This year marks the 50th anniversary of the War on Drugs, and as a doctor who cares for people who use drugs, I am grateful for the tremendous advances in addiction medication and treatment that have helped so many people attain healthy and fulfilling lives. But while the public health field has come a long way, our federal government, sadly, has not.
At a time when we’re losing 96,000 people a year to drug overdose, it’s imperative that we embrace a public health-centered approach to substance use, free of bias and stigma, that encourages people to get compassionate and effective medical attention. Treatment, not criminalization, is the only method proven to save lives and strengthen communities.
Regrettably, Congress, following President Biden’s lead, is quietly trying to pass one of the most aggressive drug-enforcement laws of the past 20 years in a move that threatens to expand mass incarceration, exacerbate racial disparities and cost lives. A class-wide scheduling of fentanyl-related substances may sound wonky, but you don’t have to be a doctor to know the dangers of this policy.
A fentanyl-related substance (FRS) has a similar chemical structure to fentanyl, but its effects on the body and mind vary significantly, including no effects at all. The list is long: anesthesia administered after surgery, the over-the-counter anti-diarrheal medication loperamide and thousands of other substances that have not yet been catalogued by the government.
As a medical professional, I believe in a public health approach to addiction. And as an advocate for racial justice, I fight to ensure everyone is able to receive the treatment they need. As lawmakers debate the best way forward, they could learn a thing or two from the work on the frontlines of the overdose crisis.
It’s not the rise in fentanyl cases that give me the most concern, but rather the fact that more and more people who need treatment aren’t getting it. The reality is that many Black and Latino communities tell me they fear medicine and the health care system because their health needs are seen as threats and their addiction problems are treated as crimes.
The crackdown on FRS began in 2018 when then-President Trump issued a temporary order to place FRS in Schedule I, the most restrictive category of substances and the one that carries the harshest punishments. Trump’s action didn’t save any lives, but it did increase stigma and help send a lot of people to prison — 70 percent of whom were people of color — and scared off others from seeking the treatment they so desperately needed. While Trump’s original scheduling order expired in 2020, Congress has repeatedly voted to extend it for a few months at a time, kicking the can down the road until they came up with something better.
Seeing how this plan failed miserably and did not reduce overdose rates, you’d think we would have learned our lesson and tried something else. On the contrary, Biden appears to have double down on Trump’s failed tactics, proposing to permanently classify FRS as Schedule I.

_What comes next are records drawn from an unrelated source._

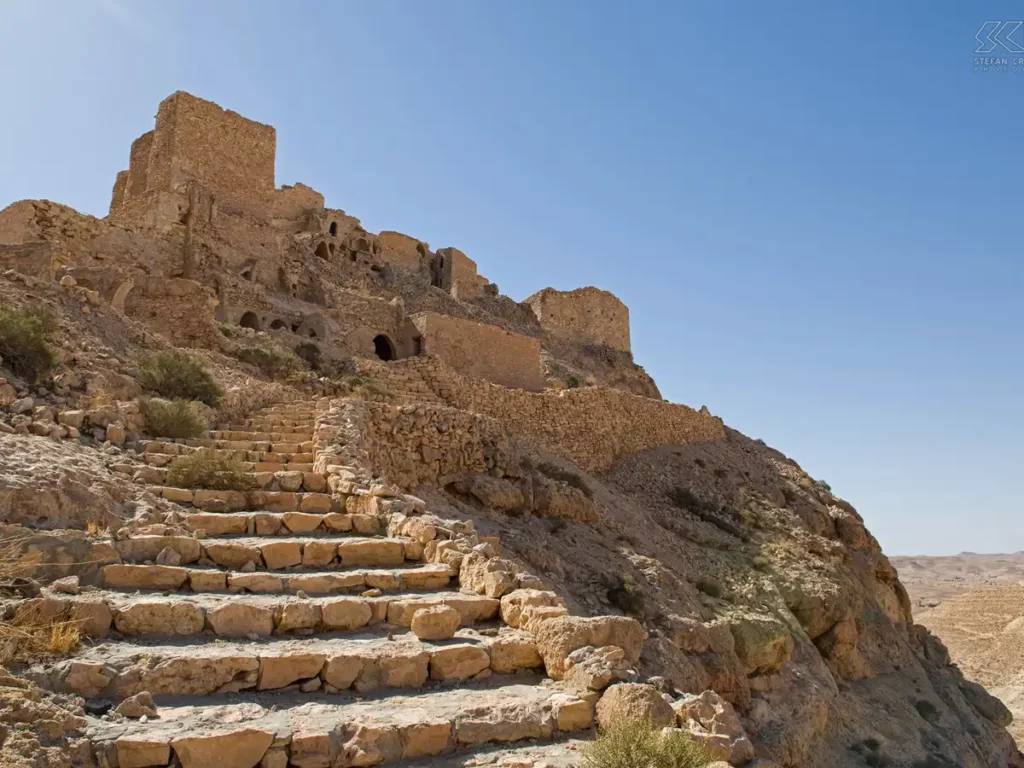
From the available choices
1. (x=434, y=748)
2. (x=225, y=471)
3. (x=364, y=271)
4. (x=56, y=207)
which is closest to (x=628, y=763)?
(x=434, y=748)

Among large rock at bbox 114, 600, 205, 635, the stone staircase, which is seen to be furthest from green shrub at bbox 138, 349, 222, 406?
large rock at bbox 114, 600, 205, 635

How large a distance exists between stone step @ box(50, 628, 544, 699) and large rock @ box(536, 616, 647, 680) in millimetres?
142

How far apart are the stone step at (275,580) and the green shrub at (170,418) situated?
3415 millimetres

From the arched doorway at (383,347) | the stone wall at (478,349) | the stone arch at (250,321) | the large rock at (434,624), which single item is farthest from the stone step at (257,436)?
the arched doorway at (383,347)

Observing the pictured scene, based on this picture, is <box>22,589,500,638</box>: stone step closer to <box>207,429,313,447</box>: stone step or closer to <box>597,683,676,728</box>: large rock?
<box>597,683,676,728</box>: large rock

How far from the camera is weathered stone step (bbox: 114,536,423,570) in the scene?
5.85 metres

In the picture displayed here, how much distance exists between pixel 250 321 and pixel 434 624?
57.0ft

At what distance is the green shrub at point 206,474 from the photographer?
7371mm

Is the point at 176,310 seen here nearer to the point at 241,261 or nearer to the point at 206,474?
the point at 241,261

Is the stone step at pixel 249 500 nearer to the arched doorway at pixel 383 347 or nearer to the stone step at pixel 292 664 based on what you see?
the stone step at pixel 292 664

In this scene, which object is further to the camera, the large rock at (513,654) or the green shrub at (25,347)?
the green shrub at (25,347)

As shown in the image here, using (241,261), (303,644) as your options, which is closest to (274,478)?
(303,644)

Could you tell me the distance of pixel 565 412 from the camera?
19.1 m

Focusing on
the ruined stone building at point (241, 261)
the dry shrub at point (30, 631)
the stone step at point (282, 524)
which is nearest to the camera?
the dry shrub at point (30, 631)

Not only is Biden’s tough-on-crime proposal at odds with his campaign pledge to reform the criminal justice system, but it contradicts his own Department of Health and Human Services, which just last month released its own overdose prevention strategy emphasizing harm reduction and compassionate care.

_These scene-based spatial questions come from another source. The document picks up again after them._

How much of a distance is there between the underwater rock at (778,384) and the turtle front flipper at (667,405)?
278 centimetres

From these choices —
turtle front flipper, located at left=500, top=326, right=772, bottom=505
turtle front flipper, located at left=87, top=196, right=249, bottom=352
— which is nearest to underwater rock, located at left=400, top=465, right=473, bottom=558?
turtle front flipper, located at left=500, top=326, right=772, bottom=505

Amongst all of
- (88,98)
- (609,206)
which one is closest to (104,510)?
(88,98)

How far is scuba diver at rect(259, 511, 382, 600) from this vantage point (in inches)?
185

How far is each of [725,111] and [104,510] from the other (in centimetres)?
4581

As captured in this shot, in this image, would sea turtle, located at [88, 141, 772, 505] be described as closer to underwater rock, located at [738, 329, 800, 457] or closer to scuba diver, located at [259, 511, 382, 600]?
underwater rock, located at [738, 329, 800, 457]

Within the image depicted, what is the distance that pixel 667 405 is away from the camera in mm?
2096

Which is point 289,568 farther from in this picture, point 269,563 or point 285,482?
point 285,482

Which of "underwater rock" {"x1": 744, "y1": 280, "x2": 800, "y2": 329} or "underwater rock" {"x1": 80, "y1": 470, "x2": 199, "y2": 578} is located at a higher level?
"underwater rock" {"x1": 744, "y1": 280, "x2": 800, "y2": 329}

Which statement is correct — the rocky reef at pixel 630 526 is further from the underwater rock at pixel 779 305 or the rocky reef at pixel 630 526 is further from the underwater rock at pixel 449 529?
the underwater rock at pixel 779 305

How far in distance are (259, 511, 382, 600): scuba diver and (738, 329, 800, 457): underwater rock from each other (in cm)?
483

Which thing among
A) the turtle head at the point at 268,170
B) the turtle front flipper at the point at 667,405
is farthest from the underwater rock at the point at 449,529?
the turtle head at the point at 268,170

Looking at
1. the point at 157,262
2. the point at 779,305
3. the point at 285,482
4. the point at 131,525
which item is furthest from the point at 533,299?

Biden is trying to have it both ways. While publicly supporting public health strategies, he’s zealously pushing new laws that disproportionately harm Black and Latino people by sending them to prison and discouraging them from getting treatment. The overdose crisis is a racial justice issue and until everyone is able to get the medical treatment they need, we will never dig ourselves out of this hole.
The STOP Fentanyl Act is a bill currently sitting in Congress that, if passed, would change the course of drug policy in the United States. It does so by investing in public-health measures that are proven to save lives, such as expanding research into substance use disorders, improving access to overdose-reversing drugs like naloxone and foregrounding equity in treatment.
We’ve seen from the pandemic that our leaders are capable of making big investments in the name of public health. Like COVID-19, substance use disorder doesn’t discriminate, but unfortunately our treatment options do. To ensure no more lives are lost to overdose, we as a country must ask ourselves: Who is worthy of care?
Kimberly Sue, M.D., Ph.D., is assistant professor of medicine in the Program in Addiction Medicine at Yale University School of Medicine. She is the medical director of the National Harm Reduction Coalition, a national advocacy and capacity-building organization that promotes the health and dignity of individuals and communities impacted by drug use and the racialized War on Drugs.